Beyond that, you can indeed prepare a test-space that's more restrictive (thanks for the acknowledgment;-) including a special 'builtin' that has all you want the students to be able to use and redefines __import__ &c. That, plus a token pass to forbid exec, eval, import, __subclasses__, __bases__, __mro__, ..., gets you closer. A totally secure sandbox in a GAE environment however is a real challenge, unless you can whitelist a tiny subset of the language that the students are allowed.
So I would suggest a layered approach: the sandbox GAE app in which the students upload and execute their code has essentially no persistent layer to worry about; rather, it "persists" by sending urlfetch requests to ANOTHER app, which never runs any untrusted code and is able to vet each request very critically. Default-denial with whitelisting is still the holy grail, but with such an extra layer for security you may be able to afford a default-acceptance with blacklisting...
You really can't sandbox Python code inside App Engine with any degree of certainty. Alex's idea of logging who's running what is a good one, but if the user manages to break out of the sandbox, they can erase the event logs. The only place this information would be safe is in the per-request logging, since users can't erase that.
For a good example of what a rathole trying to sandbox Python turns into, see this post. For Guido's take on securing Python, see this post.

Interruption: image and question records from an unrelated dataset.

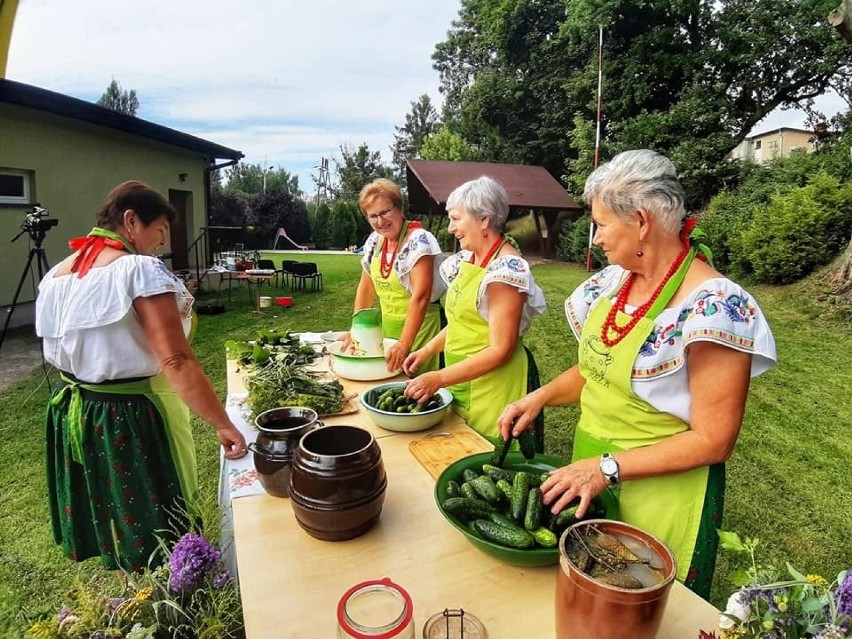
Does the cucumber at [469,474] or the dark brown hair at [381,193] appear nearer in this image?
the cucumber at [469,474]

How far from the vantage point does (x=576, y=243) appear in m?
16.2

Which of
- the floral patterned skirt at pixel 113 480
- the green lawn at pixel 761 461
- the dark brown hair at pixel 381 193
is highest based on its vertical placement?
the dark brown hair at pixel 381 193

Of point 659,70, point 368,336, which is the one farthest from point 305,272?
point 659,70

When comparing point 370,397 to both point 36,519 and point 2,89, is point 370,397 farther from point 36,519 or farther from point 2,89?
point 2,89

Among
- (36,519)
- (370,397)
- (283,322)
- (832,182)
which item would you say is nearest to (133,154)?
(283,322)

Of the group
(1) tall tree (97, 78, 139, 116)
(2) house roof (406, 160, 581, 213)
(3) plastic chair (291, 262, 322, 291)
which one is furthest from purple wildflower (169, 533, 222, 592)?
(1) tall tree (97, 78, 139, 116)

There are another couple of options: If you're free to choose the language, you could run Rhino (a Javascript interpreter) on the Java runtime; Rhino is nicely sandboxed. You may also be able to use Jython; I don't know if it's practical to sandbox it, but it seems likely.
Alex's suggestion of using a separate app is also a good one. This is pretty much the approach that shell.appspot.com takes: It can't prevent you from doing malicious things, but the app itself stores nothing of value, so there's no harm if you do.
Here's an idea. Instead of running the code server-side, run it client-side with Skuplt:
http://www.skulpt.org/
This is both safer, and easier to implement.